• The data:
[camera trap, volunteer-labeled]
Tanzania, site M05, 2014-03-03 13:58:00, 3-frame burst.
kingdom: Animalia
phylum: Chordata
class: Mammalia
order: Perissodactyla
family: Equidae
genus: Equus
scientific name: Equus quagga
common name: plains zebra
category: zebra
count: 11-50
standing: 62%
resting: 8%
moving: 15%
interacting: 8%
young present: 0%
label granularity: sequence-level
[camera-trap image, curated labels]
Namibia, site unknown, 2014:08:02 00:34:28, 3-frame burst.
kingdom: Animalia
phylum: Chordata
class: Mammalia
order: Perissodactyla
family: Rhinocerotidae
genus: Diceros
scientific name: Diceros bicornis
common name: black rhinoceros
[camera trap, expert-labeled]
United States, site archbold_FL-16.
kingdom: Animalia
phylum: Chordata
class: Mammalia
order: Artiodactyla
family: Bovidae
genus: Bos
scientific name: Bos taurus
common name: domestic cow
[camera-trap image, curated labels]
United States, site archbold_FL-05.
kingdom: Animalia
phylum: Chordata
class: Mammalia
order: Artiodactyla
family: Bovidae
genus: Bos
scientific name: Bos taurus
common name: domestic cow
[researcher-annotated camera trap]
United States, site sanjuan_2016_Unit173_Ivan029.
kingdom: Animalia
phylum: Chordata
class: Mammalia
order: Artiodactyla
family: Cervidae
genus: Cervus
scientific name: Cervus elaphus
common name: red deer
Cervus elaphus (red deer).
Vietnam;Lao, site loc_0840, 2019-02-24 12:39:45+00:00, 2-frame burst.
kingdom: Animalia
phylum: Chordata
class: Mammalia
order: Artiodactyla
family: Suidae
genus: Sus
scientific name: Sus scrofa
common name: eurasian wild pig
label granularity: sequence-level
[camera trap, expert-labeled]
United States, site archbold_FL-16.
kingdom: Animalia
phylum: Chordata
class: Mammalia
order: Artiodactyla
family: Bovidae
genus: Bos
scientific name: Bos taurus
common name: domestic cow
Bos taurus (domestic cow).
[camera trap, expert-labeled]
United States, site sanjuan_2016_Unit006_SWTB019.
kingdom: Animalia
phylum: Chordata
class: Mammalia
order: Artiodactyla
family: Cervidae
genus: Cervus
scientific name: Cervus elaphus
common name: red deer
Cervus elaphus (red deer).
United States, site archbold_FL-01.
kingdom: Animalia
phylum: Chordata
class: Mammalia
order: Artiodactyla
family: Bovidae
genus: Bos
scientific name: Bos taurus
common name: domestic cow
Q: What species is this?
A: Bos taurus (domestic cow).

• Directions:
Would you please repeat the entire listing, line for line?

• Answer below:
[camera trap, volunteer-labeled]
Tanzania, site M05, 2014-03-03 13:58:00, 3-frame burst.
kingdom: Animalia
phylum: Chordata
class: Mammalia
order: Perissodactyla
family: Equidae
genus: Equus
scientific name: Equus quagga
common name: plains zebra
category: zebra
count: 11-50
standing: 62%
resting: 8%
moving: 15%
interacting: 8%
young present: 0%
label granularity: sequence-level
[camera-trap image, curated labels]
Namibia, site unknown, 2014:08:02 00:34:28, 3-frame burst.
kingdom: Animalia
phylum: Chordata
class: Mammalia
order: Perissodactyla
family: Rhinocerotidae
genus: Diceros
scientific name: Diceros bicornis
common name: black rhinoceros
[camera trap, expert-labeled]
United States, site archbold_FL-16.
kingdom: Animalia
phylum: Chordata
class: Mammalia
order: Artiodactyla
family: Bovidae
genus: Bos
scientific name: Bos taurus
common name: domestic cow
[camera-trap image, curated labels]
United States, site archbold_FL-05.
kingdom: Animalia
phylum: Chordata
class: Mammalia
order: Artiodactyla
family: Bovidae
genus: Bos
scientific name: Bos taurus
common name: domestic cow
[researcher-annotated camera trap]
United States, site sanjuan_2016_Unit173_Ivan029.
kingdom: Animalia
phylum: Chordata
class: Mammalia
order: Artiodactyla
family: Cervidae
genus: Cervus
scientific name: Cervus elaphus
common name: red deer
Cervus elaphus (red deer).
Vietnam;Lao, site loc_0840, 2019-02-24 12:39:45+00:00, 2-frame burst.
kingdom: Animalia
phylum: Chordata
class: Mammalia
order: Artiodactyla
family: Suidae
genus: Sus
scientific name: Sus scrofa
common name: eurasian wild pig
label granularity: sequence-level
[camera trap, expert-labeled]
United States, site archbold_FL-16.
kingdom: Animalia
phylum: Chordata
class: Mammalia
order: Artiodactyla
family: Bovidae
genus: Bos
scientific name: Bos taurus
common name: domestic cow
Bos taurus (domestic cow).
[camera trap, expert-labeled]
United States, site sanjuan_2016_Unit006_SWTB019.
kingdom: Animalia
phylum: Chordata
class: Mammalia
order: Artiodactyla
family: Cervidae
genus: Cervus
scientific name: Cervus elaphus
common name: red deer
Cervus elaphus (red deer).
United States, site archbold_FL-01.
kingdom: Animalia
phylum: Chordata
class: Mammalia
order: Artiodactyla
family: Bovidae
genus: Bos
scientific name: Bos taurus
common name: domestic cow
Q: What species is this?
A: Bos taurus (domestic cow).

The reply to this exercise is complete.